## PASSAGE PROVIDED
-- -- --
NB: This was written just days after the insurrection at the United States Capitol and one week before President Biden’s and Vice President Harris’ inaugurations.
An honest question, as I stop for the red light and take in the messages on the back of the car in front of me. How is this even possible?
First, there is the reality of putting all those stickers on your car, which feels messy and sticky and at least semi-permanent. But second, and really most important, how can anyone believe that Covid is a hoax and all we need to do is give it the finger and deny its existence?
It makes me mad. It makes me sad. It makes me think you are really bad. It’s Dr. Seuss does the plague.
I’d like to tap on this person’s window. Just hop right out of my car while we’re both stuck at this interminable red light, and rap on that window. The fact of his car makes me long for a conversation — that I win, of course — in the parking lot of the bad Thai restaurant to our left. It makes me long to say, Are you that selfish, and have the driver of this car crumple in self-awareness and epiphany and thank me for the enlightenment.
Except that is not how America works anymore. Probably never did, but it was a wonderful myth while it lasted.
So, no rapping on the window.
Instead, I start an imaginary dialogue with the owner of this car.
Hey, douche bag, I say. Strong start.
-- -- --
## REQUIRED WORK
Rewrite the piece about the stickered car from "I’d like to" down through "say. Strong start.", switching "window" to "door".

(Records from a data collection)
-- -- --
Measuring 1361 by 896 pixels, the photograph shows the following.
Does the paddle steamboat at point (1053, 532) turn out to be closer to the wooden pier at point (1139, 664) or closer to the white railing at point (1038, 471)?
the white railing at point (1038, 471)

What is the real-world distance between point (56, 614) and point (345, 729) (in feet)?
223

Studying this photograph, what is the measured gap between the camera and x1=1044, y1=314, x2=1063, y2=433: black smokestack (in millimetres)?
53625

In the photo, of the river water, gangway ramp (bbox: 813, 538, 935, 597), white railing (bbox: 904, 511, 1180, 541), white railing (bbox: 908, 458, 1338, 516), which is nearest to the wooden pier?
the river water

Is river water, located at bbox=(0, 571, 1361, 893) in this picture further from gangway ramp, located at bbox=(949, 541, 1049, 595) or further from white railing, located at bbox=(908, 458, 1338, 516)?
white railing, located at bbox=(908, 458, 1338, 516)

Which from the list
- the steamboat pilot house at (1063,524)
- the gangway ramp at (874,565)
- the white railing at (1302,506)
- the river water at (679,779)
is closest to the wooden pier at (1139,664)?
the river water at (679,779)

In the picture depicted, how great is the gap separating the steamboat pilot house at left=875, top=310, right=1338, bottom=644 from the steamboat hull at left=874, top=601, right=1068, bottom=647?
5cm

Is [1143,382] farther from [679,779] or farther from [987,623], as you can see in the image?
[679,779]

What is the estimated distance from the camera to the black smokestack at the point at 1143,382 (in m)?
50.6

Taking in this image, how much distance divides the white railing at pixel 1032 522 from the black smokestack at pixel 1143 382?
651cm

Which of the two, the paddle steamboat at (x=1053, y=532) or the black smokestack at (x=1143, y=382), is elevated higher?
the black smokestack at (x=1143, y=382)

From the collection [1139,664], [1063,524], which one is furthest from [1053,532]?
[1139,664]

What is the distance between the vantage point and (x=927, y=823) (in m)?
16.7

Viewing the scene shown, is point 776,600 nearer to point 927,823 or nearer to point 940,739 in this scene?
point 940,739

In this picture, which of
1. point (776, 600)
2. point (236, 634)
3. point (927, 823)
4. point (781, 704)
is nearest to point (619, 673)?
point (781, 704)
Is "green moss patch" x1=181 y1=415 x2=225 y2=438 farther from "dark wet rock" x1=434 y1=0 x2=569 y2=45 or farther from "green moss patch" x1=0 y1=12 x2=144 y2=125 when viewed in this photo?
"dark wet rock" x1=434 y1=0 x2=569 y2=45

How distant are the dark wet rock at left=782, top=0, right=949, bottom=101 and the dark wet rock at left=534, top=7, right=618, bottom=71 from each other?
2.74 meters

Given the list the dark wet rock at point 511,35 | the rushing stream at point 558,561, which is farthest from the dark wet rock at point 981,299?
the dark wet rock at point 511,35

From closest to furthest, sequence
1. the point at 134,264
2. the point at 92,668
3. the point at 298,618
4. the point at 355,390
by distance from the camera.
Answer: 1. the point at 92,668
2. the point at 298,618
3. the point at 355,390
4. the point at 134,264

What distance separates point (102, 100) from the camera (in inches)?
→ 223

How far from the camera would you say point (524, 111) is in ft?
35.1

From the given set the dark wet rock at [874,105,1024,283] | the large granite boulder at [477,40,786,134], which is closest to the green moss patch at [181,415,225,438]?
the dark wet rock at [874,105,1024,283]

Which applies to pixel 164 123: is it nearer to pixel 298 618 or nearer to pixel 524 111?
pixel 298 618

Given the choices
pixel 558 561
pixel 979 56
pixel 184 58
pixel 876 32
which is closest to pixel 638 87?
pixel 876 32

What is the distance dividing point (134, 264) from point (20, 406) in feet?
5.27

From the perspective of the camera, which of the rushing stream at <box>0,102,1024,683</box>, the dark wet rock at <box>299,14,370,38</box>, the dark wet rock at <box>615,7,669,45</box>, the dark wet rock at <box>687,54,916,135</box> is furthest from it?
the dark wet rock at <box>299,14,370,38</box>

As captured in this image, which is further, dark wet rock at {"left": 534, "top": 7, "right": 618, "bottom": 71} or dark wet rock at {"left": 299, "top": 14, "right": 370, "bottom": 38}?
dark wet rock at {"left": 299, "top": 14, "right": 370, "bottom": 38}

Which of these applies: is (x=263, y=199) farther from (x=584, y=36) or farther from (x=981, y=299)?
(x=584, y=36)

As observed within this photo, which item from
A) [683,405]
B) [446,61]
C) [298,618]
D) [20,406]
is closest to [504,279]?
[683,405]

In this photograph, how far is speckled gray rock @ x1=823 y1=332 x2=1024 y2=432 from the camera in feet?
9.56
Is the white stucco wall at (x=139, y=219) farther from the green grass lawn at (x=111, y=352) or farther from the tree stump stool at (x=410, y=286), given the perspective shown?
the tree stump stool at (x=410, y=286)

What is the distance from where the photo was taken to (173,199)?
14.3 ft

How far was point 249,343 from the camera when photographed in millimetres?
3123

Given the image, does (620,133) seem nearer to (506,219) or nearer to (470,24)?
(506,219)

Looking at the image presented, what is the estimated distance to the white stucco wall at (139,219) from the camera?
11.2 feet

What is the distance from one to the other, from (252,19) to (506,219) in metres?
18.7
-- -- --
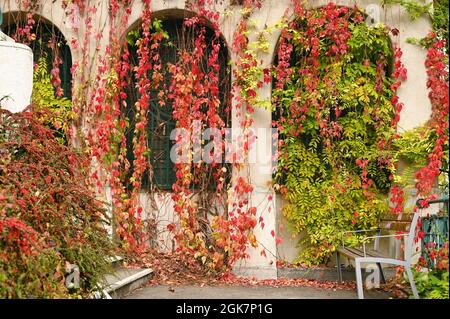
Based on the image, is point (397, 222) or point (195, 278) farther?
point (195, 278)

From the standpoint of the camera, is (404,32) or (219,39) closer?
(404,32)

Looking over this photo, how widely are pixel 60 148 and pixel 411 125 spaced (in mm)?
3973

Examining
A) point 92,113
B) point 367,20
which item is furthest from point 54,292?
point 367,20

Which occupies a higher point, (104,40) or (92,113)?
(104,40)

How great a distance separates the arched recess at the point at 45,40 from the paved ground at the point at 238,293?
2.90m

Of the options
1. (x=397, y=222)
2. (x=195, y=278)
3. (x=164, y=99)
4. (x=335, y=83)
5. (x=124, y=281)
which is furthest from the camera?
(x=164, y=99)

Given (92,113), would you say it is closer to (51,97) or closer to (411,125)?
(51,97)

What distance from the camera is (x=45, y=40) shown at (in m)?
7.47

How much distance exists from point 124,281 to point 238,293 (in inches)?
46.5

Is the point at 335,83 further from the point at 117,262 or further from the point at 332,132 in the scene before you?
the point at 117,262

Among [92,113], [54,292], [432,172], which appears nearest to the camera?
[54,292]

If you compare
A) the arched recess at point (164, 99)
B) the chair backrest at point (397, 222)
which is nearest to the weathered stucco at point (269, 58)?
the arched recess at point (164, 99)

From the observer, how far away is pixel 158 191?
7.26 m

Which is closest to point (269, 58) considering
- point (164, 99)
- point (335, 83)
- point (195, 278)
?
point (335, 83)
-- -- --
## ANSWER BELOW
I’d like to tap on this person’s door. Just hop right out of my car while we’re both stuck at this interminable red light, and rap on that door. The fact of his car makes me long for a conversation — that I win, of course — in the parking lot of the bad Thai restaurant to our left. It makes me long to say, Are you that selfish, and have the driver of this car crumple in self-awareness and epiphany and thank me for the enlightenment.
Except that is not how America works anymore. Probably never did, but it was a wonderful myth while it lasted.
So, no rapping on the door.
Instead, I start an imaginary dialogue with the owner of this car.
Hey, douche bag, I say. Strong start.